[Records drawn from a dataset]
· · · · ·
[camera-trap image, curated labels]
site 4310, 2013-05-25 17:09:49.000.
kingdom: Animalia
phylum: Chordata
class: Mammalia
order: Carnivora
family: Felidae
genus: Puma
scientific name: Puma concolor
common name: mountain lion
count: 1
· · · · ·
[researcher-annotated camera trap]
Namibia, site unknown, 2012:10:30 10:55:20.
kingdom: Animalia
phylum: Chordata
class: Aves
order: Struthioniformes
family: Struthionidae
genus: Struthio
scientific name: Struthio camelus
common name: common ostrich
· · · · ·
▶ Exercise aim:
Exact duplication is required for the lines above, from the line that contains "[researcher-annotated camera trap]" to the line that contains "common name: common ostrich", inclusive; omit all others.

▶ Answer to the problem:
[researcher-annotated camera trap]
Namibia, site unknown, 2012:10:30 10:55:20.
kingdom: Animalia
phylum: Chordata
class: Aves
order: Struthioniformes
family: Struthionidae
genus: Struthio
scientific name: Struthio camelus
common name: common ostrich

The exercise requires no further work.